=== Angezeigter Text ===

Und mal nebenbei: wer kauft sich ein Hemd für 25G nur weils eins aus Stormwind,Eisenschmiede; etc ist?


----------



## jemone (21. April 2009)

wegen leuten wie dir kann man in wow nichts besonderes mehr erreichen, mimimi das dauert zu lange mimimi, ich finds toll das man nicht alle sachen des turniers sofort nach einer woche hat ! ! !


----------



## Aeonflu-X (21. April 2009)

Ich fand den Patch bis jetzt Super..Weiss nicht was ihr alle habt.Blizzard weiß was die tun.

Und der Rest der rumflaimed ab in den Keller mit euch.


----------



## Nasreddin (21. April 2009)

Ich hab da mal ne Frage.

Wie kann man nach einer Woche Champion bei dem Turnier werden???

Als Streiter bekommt man durch Tages Quest 5 Marken, Man braucht 15 um Recke zu werden. 
Als Recke bekommt man durch Tages Quest auch nur 5 Siegel des Recken und man braucht 25 Marken um die nächste Stufe zu erreichen.
Macht bei mir 8 Tage. Wie habt ihr das so schnell geschafft Champion zu werden????

Hab ich irgendwelche Quest übersehen wo man noch Siegel bekommt?!?


----------



## Zippo83 (21. April 2009)

Mach's oder lass es... 


			Dieser Inhalt steht nur eingeloggten Mitgliedern zur Verfügung.

=== Materialauszüge ===

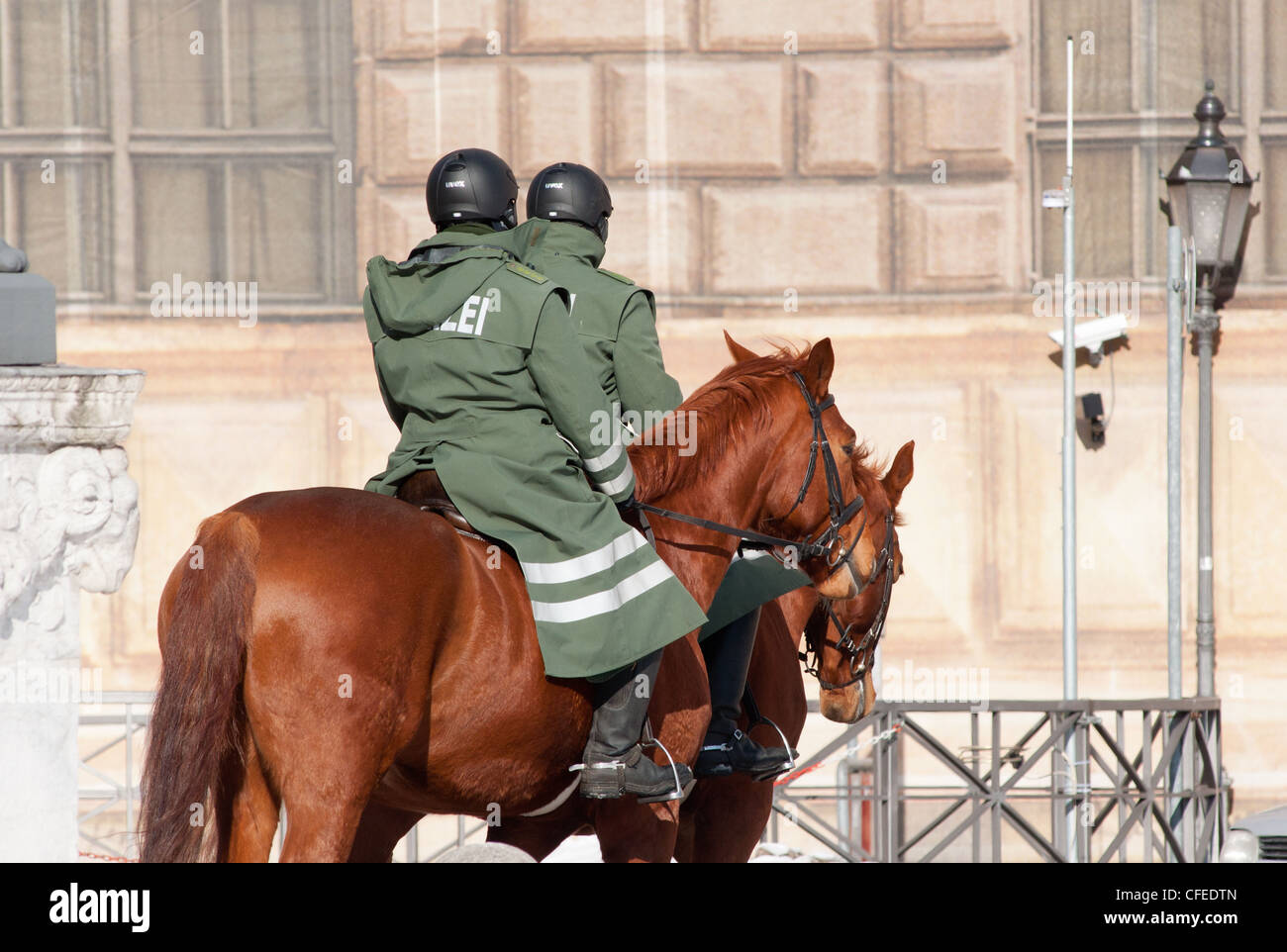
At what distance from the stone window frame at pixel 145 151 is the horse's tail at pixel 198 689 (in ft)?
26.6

===
=== Materialauszüge ===

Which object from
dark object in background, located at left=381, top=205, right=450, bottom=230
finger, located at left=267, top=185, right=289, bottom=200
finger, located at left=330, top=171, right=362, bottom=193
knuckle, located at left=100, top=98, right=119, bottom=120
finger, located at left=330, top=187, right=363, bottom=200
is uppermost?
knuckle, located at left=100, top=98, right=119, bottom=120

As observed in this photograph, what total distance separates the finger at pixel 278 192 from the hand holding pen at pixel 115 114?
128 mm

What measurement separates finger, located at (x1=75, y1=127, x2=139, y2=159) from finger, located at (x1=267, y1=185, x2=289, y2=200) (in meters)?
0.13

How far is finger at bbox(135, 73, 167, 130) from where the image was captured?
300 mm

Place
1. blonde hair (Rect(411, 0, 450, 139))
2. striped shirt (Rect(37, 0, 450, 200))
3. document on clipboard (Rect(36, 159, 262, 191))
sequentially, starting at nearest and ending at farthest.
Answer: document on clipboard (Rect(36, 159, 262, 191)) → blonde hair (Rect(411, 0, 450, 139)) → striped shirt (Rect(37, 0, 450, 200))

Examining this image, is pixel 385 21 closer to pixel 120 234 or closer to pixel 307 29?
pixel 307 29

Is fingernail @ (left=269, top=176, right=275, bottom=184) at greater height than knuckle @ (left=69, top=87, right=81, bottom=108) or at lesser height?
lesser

===

> **Zu erledigen**: Gib den Abschnitt des Forenthreads von „## Nasreddin (21.“ bis einschließlich „Recke zu werden.“ wortgetreu wieder.

> **Antwort**:
## Nasreddin (21. April 2009)

Ich hab da mal ne Frage.

Wie kann man nach einer Woche Champion bei dem Turnier werden???

Als Streiter bekommt man durch Tages Quest 5 Marken, Man braucht 15 um Recke zu werden.